Dalam menyikapi perilaku berjudi dalam kehidupan sehari-hari, ada beberapa hal yang mungkin perlu
anda perhatikan:
 Mengingat bahwa perjudian amat sulit untuk diberantas, maka hal pertama yg perlu
diperhatikan untuk melindungi anggota keluarga agar tidak terlibat dalam perjudian adalah
melalui penanaman nilai-nilai luhur di mulai dari keluarga, selaku komunitas terkecil dalam
masyarakat. Kalau orangtua dapat menanamkan nilai-nilai luhur pada anak-anak sejak usia dini
maka anak akan memiliki kontrol diri dan kontrol sosial yang kuat dalam kehidupannya,
sehingga mampu memilih alternatif terbaik yang berguna bagi dirinya dan masyarakat di
sekitarnya. Penanaman nilai-nilai bukan hanya sekedar dilakukan dengan kata-kata tetapi juga
lebih penting lagi melalui keteladanan dari orangtua.

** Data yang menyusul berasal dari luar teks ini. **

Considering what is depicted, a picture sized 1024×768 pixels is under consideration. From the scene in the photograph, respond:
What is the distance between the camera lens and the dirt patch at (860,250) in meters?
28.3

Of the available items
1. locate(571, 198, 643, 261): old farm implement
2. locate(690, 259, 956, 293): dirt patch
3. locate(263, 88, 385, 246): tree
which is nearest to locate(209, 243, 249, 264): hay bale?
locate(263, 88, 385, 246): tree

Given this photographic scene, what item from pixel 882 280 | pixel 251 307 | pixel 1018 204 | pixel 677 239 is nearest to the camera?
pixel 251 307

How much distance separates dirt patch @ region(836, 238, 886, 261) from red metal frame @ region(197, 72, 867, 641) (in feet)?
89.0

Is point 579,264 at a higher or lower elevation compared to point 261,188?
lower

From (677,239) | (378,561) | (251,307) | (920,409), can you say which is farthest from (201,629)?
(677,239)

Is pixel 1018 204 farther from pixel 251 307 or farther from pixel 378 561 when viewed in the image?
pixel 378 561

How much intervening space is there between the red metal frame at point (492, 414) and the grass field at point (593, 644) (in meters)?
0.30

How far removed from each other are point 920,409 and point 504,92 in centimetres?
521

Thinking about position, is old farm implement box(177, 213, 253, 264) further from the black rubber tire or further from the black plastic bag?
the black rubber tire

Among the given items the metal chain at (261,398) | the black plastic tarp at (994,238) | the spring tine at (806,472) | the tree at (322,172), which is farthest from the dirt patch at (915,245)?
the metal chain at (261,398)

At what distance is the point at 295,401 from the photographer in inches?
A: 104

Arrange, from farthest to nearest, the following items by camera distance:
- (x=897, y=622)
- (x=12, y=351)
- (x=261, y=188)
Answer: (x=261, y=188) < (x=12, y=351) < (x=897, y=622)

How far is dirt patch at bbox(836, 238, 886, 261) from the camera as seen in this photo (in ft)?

 Mengingat pula bahwa perilaku berjudi sangat erat kaitannya dengan pola pikir seseorang
dalam memilih suatu alternatif, maka sangatlah perlu bagi orangtua, pendidik dan para alim
ulama untuk mengajarkan pola piker rasional. Pola pikir rasional yang saya maksudkan adalah
mengajarkan seseorang untuk melihat segala sesuatu dari berbagai segi, sebelum memutuskan
untuk menerima atau menolak alternatif yang ditawarkan. Dengan memiliki kemampuan
berpikir rasional seseorang tidak akan dengan mudah untuk mengambil jalan pintas. 3. Bagi
anda yang merasa sudah sangat sulit untuk meninggalkan perilaku berjudi, sebaiknya anda
tidak segan-segan atau malu untuk meminta bantuan orang -orang professional seperti
psikiater, psikolog, konselor atau terapist. Bekerjasamalah dengan mereka untuk melepaskan
diri dari masalah perjudian.
 Jika memang tidak memiliki pengendalian diri yang tinggi maka jangan sekali-kali anda
mencoba untuk berjudi, sekalipun itu hanya perilaku berjudi tingkat pertama. Jangan pula
menjadikan judi sebagai pelarian dari berbagai masalah kehidupan anda sehari-hari. Jika
memang memiliki masalah mintalah bantuan pada orang-orang professional, bukan pergi
ketempat-tempat perjudian.
 Perkuat iman kepada Tuhan dan perbanyak kegiatan-kegiatan yang bersifat religius. Dengan
meningkatkan iman dan selalu mengingat ajaran agama anda masing-masing maka kemungkinan
untuk terlibat perjudian secara kompulsif akan semakin kecil.